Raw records
## Begin

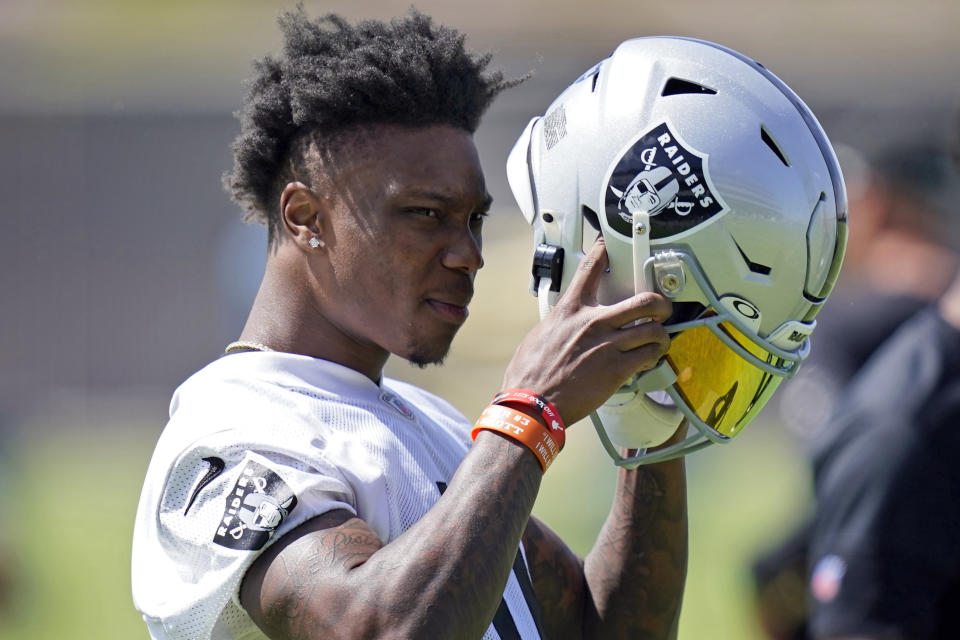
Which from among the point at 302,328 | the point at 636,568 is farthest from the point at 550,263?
the point at 636,568

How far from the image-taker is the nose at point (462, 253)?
89.5 inches

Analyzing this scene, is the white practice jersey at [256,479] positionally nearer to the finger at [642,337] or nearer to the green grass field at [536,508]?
the finger at [642,337]

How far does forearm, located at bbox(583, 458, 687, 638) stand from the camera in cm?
247

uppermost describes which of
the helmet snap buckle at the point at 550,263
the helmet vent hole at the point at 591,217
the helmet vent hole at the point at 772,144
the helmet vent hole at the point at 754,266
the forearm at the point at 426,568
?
the helmet vent hole at the point at 772,144

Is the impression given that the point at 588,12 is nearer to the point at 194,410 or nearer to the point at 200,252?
the point at 200,252

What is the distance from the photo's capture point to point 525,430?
1.84 m

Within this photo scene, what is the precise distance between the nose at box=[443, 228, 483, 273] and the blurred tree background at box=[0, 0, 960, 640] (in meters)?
7.78

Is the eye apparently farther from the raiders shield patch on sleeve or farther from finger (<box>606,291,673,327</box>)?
the raiders shield patch on sleeve

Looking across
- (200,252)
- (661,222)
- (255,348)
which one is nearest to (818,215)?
(661,222)

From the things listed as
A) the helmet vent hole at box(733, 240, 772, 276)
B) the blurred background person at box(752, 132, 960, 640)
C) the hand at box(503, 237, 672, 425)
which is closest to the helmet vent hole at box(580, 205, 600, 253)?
the hand at box(503, 237, 672, 425)

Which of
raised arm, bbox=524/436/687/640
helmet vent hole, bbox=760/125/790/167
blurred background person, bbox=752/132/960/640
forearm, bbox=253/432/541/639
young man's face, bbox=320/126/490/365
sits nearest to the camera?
forearm, bbox=253/432/541/639

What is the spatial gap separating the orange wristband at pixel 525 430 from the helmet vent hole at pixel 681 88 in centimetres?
63

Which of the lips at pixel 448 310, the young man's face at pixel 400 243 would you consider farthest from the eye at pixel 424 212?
the lips at pixel 448 310

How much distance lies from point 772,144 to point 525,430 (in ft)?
2.17
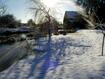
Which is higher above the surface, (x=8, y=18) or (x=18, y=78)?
A: (x=8, y=18)

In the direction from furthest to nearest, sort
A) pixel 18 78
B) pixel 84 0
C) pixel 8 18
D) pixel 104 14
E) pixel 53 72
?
pixel 8 18, pixel 84 0, pixel 104 14, pixel 53 72, pixel 18 78

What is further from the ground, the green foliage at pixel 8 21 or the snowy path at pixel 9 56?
the green foliage at pixel 8 21

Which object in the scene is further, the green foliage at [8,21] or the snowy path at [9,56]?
the green foliage at [8,21]

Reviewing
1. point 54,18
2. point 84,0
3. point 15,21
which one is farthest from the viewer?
point 15,21

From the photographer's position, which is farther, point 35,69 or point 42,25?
point 42,25

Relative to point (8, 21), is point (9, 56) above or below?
below

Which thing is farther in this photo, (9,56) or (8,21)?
(8,21)

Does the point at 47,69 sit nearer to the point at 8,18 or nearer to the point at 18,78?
the point at 18,78

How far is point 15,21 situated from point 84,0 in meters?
33.6

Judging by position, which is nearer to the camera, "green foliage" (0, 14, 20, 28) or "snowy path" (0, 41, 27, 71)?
"snowy path" (0, 41, 27, 71)

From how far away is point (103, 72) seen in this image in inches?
327

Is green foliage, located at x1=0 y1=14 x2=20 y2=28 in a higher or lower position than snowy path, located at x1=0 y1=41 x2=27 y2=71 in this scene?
higher

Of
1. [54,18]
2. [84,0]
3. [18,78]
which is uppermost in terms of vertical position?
[84,0]

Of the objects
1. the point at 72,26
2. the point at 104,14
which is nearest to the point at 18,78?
the point at 104,14
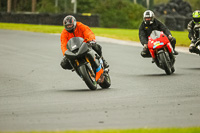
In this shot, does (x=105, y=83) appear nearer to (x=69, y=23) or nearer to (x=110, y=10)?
(x=69, y=23)

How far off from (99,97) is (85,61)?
3.96ft

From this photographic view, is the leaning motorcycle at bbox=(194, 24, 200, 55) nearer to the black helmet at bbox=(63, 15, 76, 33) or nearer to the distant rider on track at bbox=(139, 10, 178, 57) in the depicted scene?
the distant rider on track at bbox=(139, 10, 178, 57)

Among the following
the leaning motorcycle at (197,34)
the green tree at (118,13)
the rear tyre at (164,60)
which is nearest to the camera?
the rear tyre at (164,60)

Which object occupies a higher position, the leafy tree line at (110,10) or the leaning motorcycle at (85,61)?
the leaning motorcycle at (85,61)

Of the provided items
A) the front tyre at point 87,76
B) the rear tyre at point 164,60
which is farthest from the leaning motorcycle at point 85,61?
the rear tyre at point 164,60

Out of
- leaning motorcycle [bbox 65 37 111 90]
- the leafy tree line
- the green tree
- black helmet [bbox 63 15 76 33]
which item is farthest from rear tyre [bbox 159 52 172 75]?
the green tree

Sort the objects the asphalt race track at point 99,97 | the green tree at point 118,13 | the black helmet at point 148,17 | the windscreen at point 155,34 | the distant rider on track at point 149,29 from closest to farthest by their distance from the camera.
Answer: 1. the asphalt race track at point 99,97
2. the windscreen at point 155,34
3. the black helmet at point 148,17
4. the distant rider on track at point 149,29
5. the green tree at point 118,13

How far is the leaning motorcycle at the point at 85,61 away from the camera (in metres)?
10.9

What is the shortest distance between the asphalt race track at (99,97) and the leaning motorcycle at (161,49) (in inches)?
14.2

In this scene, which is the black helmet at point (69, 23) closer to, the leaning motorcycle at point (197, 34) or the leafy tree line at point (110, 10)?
the leaning motorcycle at point (197, 34)

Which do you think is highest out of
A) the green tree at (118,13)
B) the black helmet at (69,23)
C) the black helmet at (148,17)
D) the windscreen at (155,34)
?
the black helmet at (69,23)

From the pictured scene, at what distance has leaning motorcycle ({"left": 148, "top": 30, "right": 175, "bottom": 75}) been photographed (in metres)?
14.5

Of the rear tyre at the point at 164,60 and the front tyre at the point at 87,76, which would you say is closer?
the front tyre at the point at 87,76

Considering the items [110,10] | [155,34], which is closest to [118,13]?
[110,10]
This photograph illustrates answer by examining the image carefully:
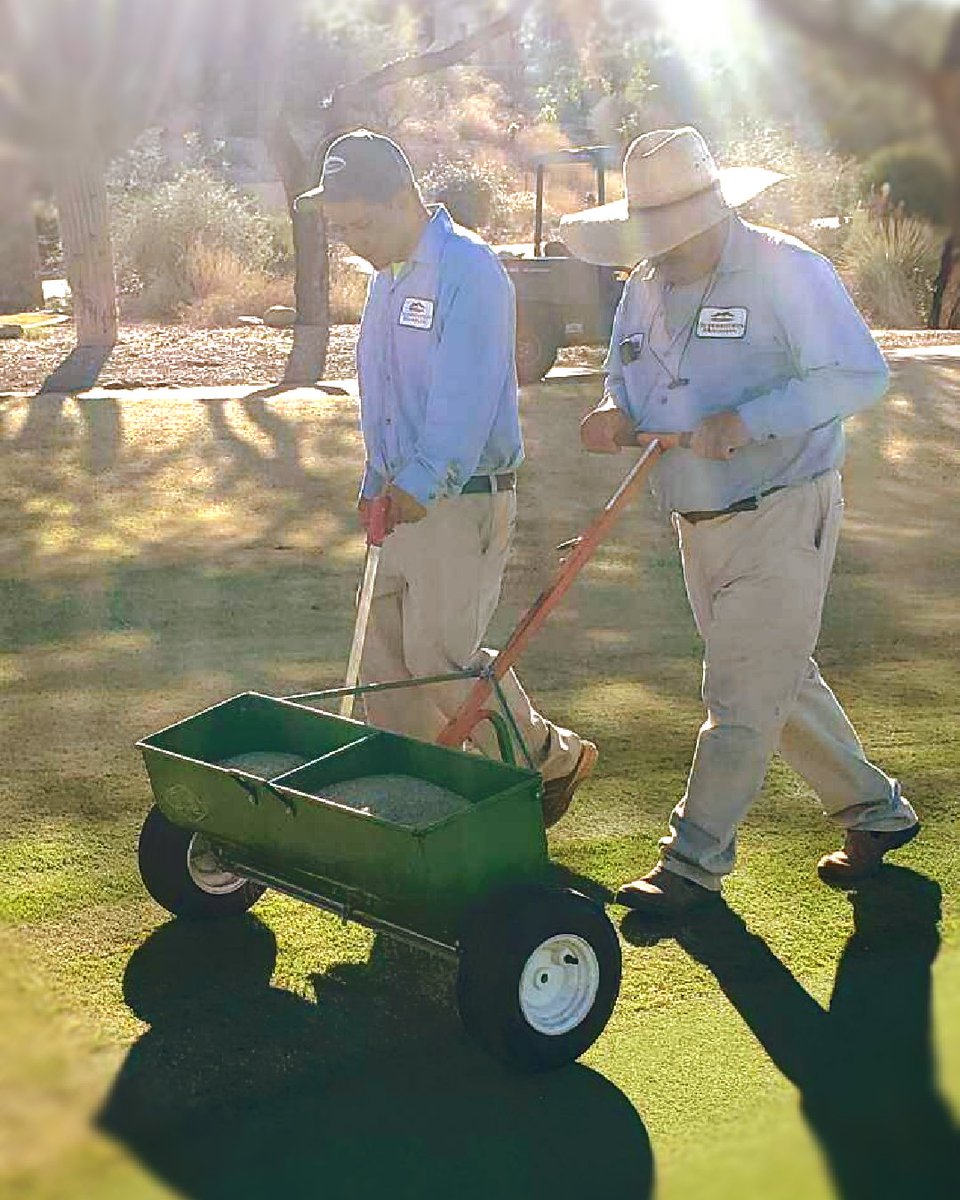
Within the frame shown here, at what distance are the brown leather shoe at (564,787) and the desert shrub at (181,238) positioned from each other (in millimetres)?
17253

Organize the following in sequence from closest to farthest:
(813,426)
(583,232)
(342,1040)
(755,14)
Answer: (755,14)
(342,1040)
(813,426)
(583,232)

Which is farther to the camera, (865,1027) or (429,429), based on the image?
(429,429)

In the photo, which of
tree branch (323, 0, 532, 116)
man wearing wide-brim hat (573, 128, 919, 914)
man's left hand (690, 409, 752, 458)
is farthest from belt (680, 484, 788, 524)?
tree branch (323, 0, 532, 116)

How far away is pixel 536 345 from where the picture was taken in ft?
50.4

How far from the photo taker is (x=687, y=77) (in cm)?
93

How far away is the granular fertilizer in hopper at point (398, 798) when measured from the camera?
3.24 meters

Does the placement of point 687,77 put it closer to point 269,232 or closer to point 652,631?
point 652,631

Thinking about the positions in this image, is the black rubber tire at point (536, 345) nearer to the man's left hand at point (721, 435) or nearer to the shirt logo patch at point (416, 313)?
the shirt logo patch at point (416, 313)

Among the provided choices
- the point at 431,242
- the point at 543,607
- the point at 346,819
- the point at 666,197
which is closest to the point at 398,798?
the point at 346,819

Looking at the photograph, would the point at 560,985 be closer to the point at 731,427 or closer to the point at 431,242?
the point at 731,427

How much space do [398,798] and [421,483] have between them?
77 centimetres

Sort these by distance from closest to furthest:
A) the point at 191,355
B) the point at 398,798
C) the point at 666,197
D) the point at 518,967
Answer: the point at 518,967, the point at 398,798, the point at 666,197, the point at 191,355

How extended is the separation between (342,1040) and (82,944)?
2.59 feet

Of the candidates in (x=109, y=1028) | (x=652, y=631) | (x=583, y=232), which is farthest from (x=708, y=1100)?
(x=652, y=631)
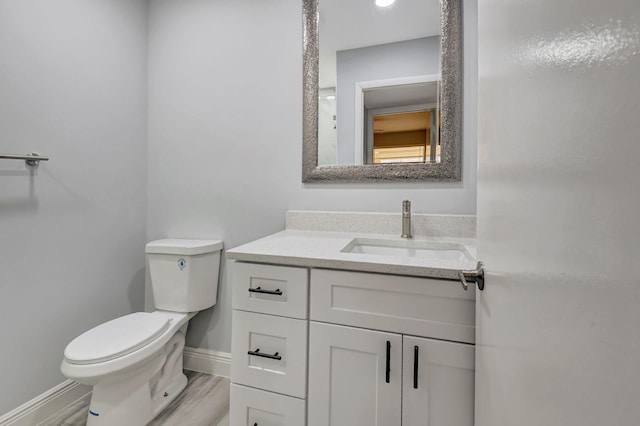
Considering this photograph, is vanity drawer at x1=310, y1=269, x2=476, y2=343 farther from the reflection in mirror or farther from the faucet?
the reflection in mirror

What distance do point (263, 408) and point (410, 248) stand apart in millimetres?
854

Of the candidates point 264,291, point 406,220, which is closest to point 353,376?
point 264,291

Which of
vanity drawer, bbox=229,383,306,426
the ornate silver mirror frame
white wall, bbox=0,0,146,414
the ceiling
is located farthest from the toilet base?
the ceiling

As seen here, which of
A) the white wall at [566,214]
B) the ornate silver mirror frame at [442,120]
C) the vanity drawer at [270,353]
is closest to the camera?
the white wall at [566,214]

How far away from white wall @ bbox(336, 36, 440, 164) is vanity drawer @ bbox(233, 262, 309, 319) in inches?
29.7

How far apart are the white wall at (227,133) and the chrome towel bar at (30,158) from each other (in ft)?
1.97

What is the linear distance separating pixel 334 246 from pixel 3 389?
1.53 meters

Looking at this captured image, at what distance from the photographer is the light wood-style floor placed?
1367 millimetres

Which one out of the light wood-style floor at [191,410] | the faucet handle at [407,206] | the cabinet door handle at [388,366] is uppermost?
the faucet handle at [407,206]

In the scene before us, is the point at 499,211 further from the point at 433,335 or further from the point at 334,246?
the point at 334,246

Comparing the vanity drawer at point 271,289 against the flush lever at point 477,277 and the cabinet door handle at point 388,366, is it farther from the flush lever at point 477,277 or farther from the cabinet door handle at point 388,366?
the flush lever at point 477,277

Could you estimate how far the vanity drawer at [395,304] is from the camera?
84cm

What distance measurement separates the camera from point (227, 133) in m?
1.72

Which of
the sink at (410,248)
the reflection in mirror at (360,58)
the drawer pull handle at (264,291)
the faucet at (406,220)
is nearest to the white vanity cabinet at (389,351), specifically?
the drawer pull handle at (264,291)
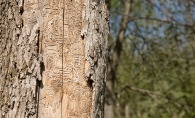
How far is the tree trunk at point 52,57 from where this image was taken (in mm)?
1842

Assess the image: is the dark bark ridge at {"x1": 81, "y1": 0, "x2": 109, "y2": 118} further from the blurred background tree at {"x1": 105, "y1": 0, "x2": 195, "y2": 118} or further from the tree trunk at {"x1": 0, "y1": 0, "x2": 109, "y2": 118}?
the blurred background tree at {"x1": 105, "y1": 0, "x2": 195, "y2": 118}

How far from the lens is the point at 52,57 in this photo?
1.90 metres

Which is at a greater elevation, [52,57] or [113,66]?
[52,57]

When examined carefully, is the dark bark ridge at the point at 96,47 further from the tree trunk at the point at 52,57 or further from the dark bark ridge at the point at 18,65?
the dark bark ridge at the point at 18,65

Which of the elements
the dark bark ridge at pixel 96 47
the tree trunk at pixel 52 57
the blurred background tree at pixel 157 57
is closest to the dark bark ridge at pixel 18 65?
the tree trunk at pixel 52 57

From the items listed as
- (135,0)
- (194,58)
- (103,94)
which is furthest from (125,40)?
(103,94)

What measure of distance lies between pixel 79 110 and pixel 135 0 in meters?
6.87

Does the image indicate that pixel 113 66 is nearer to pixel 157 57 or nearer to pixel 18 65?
pixel 157 57

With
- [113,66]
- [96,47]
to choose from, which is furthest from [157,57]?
[96,47]

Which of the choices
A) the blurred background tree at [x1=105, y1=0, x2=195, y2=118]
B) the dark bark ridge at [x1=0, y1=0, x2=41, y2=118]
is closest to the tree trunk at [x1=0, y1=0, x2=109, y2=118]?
the dark bark ridge at [x1=0, y1=0, x2=41, y2=118]

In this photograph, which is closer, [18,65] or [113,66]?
[18,65]

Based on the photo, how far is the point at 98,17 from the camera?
1965 mm

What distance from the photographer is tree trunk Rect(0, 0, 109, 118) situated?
1842 mm

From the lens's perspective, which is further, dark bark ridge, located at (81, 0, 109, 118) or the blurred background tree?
the blurred background tree
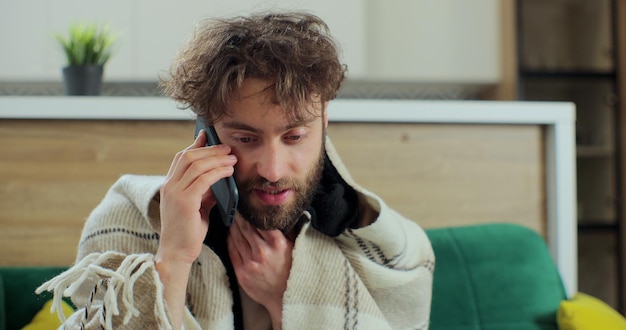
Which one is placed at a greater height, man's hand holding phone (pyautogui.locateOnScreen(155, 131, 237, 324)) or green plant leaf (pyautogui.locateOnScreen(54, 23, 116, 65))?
green plant leaf (pyautogui.locateOnScreen(54, 23, 116, 65))

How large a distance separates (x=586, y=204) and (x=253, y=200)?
227 centimetres

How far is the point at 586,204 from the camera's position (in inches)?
118

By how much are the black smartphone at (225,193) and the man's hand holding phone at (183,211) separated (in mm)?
16

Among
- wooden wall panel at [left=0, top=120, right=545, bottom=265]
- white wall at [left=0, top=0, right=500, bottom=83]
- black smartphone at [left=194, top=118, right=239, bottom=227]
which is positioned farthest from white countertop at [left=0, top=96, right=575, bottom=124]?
white wall at [left=0, top=0, right=500, bottom=83]

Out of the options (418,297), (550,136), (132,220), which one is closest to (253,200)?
(132,220)

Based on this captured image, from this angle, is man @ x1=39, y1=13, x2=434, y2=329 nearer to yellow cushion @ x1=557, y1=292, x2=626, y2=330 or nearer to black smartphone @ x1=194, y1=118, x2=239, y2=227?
black smartphone @ x1=194, y1=118, x2=239, y2=227

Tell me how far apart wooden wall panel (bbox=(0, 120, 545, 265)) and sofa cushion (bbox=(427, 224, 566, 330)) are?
20 cm

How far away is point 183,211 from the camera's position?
1.05m

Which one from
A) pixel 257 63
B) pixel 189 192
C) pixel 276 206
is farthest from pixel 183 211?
pixel 257 63

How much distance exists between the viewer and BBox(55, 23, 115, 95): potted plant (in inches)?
77.4

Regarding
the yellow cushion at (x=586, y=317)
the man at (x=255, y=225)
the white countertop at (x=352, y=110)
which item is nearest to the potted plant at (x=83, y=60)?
the white countertop at (x=352, y=110)

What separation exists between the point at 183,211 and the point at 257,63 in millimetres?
233

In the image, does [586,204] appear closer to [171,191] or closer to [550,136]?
[550,136]

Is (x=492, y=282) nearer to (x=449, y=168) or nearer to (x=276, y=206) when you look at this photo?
(x=449, y=168)
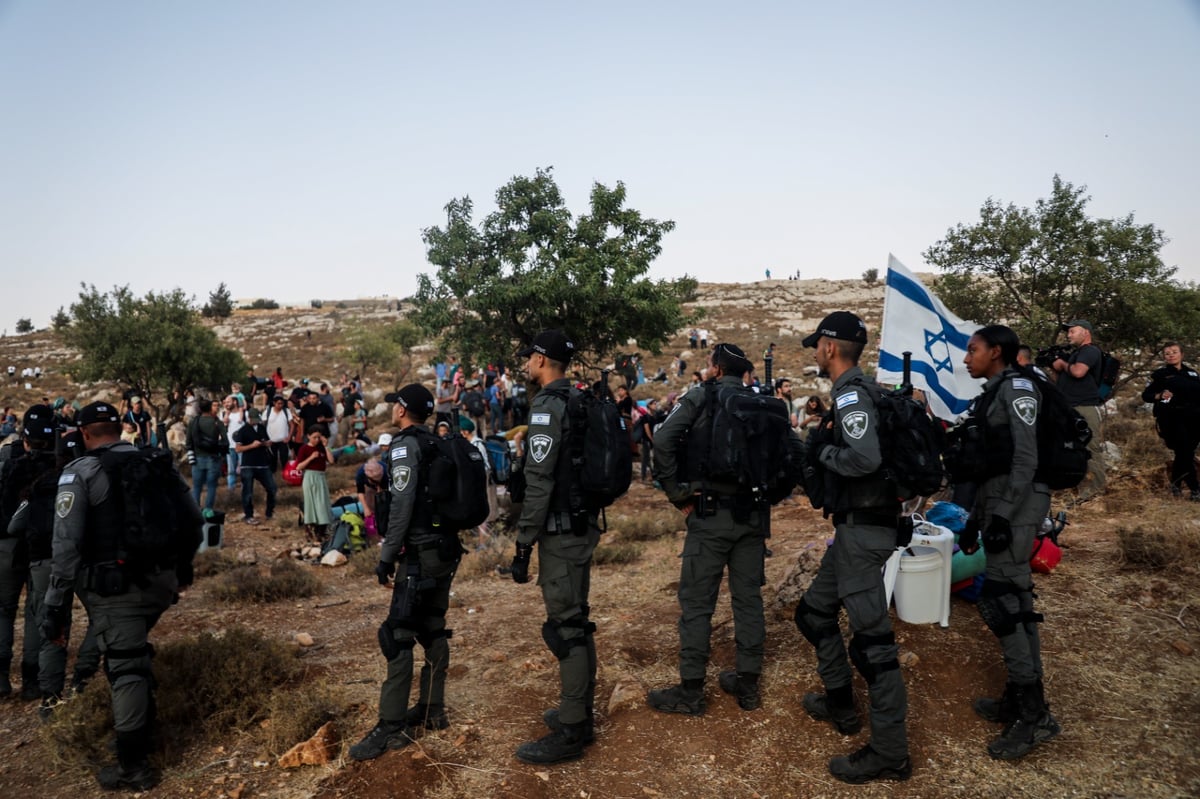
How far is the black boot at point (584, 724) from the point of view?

## End

Directions for this task:
Pictures aside, set down the lines from the one containing "Tell me how" through the end of the records above, exactly and only those.

Worked solution:
Tell me how far apart wooden wall panel (bbox=(0, 120, 545, 265)) and sofa cushion (bbox=(427, 224, 566, 330)) are?
20 cm

How far away is point 183,211 from the camera's position?
1.05m

Which one from
A) pixel 257 63
B) pixel 189 192
C) pixel 276 206
is farthest from pixel 183 211?
pixel 257 63

How much distance exists between the viewer and BBox(55, 23, 115, 95): potted plant (in inches)?
77.4

Regarding
the yellow cushion at (x=586, y=317)
the man at (x=255, y=225)
the white countertop at (x=352, y=110)
which item is nearest to the potted plant at (x=83, y=60)?
the white countertop at (x=352, y=110)

What separation exists between the point at 183,211 and the point at 257,63 in millimetres?
233

In the image, does [586,204] appear closer to [171,191] or closer to [550,136]?
[550,136]

Is (x=492, y=282) nearer to (x=449, y=168) or nearer to (x=276, y=206) when you look at this photo?
(x=449, y=168)
How far is the black boot at point (584, 724) from the point of view?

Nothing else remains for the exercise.